Nothing in the data should be left out or altered when it is retyped.

[[ DATA FOR PROCESSING, beginning ]]

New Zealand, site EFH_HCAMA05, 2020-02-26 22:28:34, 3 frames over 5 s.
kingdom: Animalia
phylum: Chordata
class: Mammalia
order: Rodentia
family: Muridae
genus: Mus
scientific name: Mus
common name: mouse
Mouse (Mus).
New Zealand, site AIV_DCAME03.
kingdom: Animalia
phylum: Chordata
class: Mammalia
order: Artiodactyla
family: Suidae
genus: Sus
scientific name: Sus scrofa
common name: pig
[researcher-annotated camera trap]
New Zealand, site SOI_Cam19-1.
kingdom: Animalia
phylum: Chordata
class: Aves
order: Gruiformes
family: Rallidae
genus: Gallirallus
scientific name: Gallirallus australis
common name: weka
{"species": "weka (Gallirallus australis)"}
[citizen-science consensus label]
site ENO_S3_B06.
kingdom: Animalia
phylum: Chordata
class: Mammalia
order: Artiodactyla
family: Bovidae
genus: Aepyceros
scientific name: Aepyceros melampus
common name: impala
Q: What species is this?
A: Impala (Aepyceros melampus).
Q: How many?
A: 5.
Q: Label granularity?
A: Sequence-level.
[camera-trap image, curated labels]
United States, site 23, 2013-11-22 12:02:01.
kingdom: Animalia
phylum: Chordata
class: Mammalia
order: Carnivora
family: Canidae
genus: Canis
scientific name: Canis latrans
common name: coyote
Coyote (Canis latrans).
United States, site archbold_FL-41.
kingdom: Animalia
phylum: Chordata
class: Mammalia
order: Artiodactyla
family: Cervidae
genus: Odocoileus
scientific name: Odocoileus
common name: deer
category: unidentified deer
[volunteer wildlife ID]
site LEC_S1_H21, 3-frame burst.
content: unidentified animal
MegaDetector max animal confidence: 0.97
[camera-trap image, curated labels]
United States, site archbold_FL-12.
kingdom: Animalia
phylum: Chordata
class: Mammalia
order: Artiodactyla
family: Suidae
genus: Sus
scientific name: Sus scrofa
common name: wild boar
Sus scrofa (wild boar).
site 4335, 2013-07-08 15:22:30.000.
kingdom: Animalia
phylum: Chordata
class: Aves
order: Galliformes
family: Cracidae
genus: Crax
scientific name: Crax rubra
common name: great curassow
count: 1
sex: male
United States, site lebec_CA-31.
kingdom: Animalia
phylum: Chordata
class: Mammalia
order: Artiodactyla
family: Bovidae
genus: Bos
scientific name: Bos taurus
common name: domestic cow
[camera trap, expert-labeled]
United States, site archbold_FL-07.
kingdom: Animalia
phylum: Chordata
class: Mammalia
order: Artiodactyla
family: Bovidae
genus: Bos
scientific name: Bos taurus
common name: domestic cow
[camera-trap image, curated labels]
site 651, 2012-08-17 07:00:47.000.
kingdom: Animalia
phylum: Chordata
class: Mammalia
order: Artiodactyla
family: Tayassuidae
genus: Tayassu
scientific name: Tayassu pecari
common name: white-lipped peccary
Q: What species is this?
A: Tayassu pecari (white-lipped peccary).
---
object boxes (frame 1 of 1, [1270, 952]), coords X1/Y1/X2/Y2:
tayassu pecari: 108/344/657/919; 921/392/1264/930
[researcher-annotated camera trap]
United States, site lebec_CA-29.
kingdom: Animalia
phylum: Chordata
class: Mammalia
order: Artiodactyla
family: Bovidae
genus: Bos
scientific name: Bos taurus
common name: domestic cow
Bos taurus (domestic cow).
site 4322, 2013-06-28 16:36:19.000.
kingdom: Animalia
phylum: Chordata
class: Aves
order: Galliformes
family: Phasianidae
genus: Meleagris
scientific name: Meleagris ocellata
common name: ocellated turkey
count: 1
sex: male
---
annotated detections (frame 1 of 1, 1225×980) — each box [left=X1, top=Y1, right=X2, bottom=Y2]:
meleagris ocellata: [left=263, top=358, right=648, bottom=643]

[[ DATA FOR PROCESSING, end ]]

→ SOLUTION FOR THIS PROBLEM
New Zealand, site EFH_HCAMA05, 2020-02-26 22:28:34, 3 frames over 5 s.
kingdom: Animalia
phylum: Chordata
class: Mammalia
order: Rodentia
family: Muridae
genus: Mus
scientific name: Mus
common name: mouse
Mouse (Mus).
New Zealand, site AIV_DCAME03.
kingdom: Animalia
phylum: Chordata
class: Mammalia
order: Artiodactyla
family: Suidae
genus: Sus
scientific name: Sus scrofa
common name: pig
[researcher-annotated camera trap]
New Zealand, site SOI_Cam19-1.
kingdom: Animalia
phylum: Chordata
class: Aves
order: Gruiformes
family: Rallidae
genus: Gallirallus
scientific name: Gallirallus australis
common name: weka
{"species": "weka (Gallirallus australis)"}
[citizen-science consensus label]
site ENO_S3_B06.
kingdom: Animalia
phylum: Chordata
class: Mammalia
order: Artiodactyla
family: Bovidae
genus: Aepyceros
scientific name: Aepyceros melampus
common name: impala
Q: What species is this?
A: Impala (Aepyceros melampus).
Q: How many?
A: 5.
Q: Label granularity?
A: Sequence-level.
[camera-trap image, curated labels]
United States, site 23, 2013-11-22 12:02:01.
kingdom: Animalia
phylum: Chordata
class: Mammalia
order: Carnivora
family: Canidae
genus: Canis
scientific name: Canis latrans
common name: coyote
Coyote (Canis latrans).
United States, site archbold_FL-41.
kingdom: Animalia
phylum: Chordata
class: Mammalia
order: Artiodactyla
family: Cervidae
genus: Odocoileus
scientific name: Odocoileus
common name: deer
category: unidentified deer
[volunteer wildlife ID]
site LEC_S1_H21, 3-frame burst.
content: unidentified animal
MegaDetector max animal confidence: 0.97
[camera-trap image, curated labels]
United States, site archbold_FL-12.
kingdom: Animalia
phylum: Chordata
class: Mammalia
order: Artiodactyla
family: Suidae
genus: Sus
scientific name: Sus scrofa
common name: wild boar
Sus scrofa (wild boar).
site 4335, 2013-07-08 15:22:30.000.
kingdom: Animalia
phylum: Chordata
class: Aves
order: Galliformes
family: Cracidae
genus: Crax
scientific name: Crax rubra
common name: great curassow
count: 1
sex: male
United States, site lebec_CA-31.
kingdom: Animalia
phylum: Chordata
class: Mammalia
order: Artiodactyla
family: Bovidae
genus: Bos
scientific name: Bos taurus
common name: domestic cow
[camera trap, expert-labeled]
United States, site archbold_FL-07.
kingdom: Animalia
phylum: Chordata
class: Mammalia
order: Artiodactyla
family: Bovidae
genus: Bos
scientific name: Bos taurus
common name: domestic cow
[camera-trap image, curated labels]
site 651, 2012-08-17 07:00:47.000.
kingdom: Animalia
phylum: Chordata
class: Mammalia
order: Artiodactyla
family: Tayassuidae
genus: Tayassu
scientific name: Tayassu pecari
common name: white-lipped peccary
Q: What species is this?
A: Tayassu pecari (white-lipped peccary).
---
object boxes (frame 1 of 1, [1270, 952]), coords X1/Y1/X2/Y2:
tayassu pecari: 108/344/657/919; 921/392/1264/930
[researcher-annotated camera trap]
United States, site lebec_CA-29.
kingdom: Animalia
phylum: Chordata
class: Mammalia
order: Artiodactyla
family: Bovidae
genus: Bos
scientific name: Bos taurus
common name: domestic cow
Bos taurus (domestic cow).
site 4322, 2013-06-28 16:36:19.000.
kingdom: Animalia
phylum: Chordata
class: Aves
order: Galliformes
family: Phasianidae
genus: Meleagris
scientific name: Meleagris ocellata
common name: ocellated turkey
count: 1
sex: male
---
annotated detections (frame 1 of 1, 1225×980) — each box [left=X1, top=Y1, right=X2, bottom=Y2]:
meleagris ocellata: [left=263, top=358, right=648, bottom=643]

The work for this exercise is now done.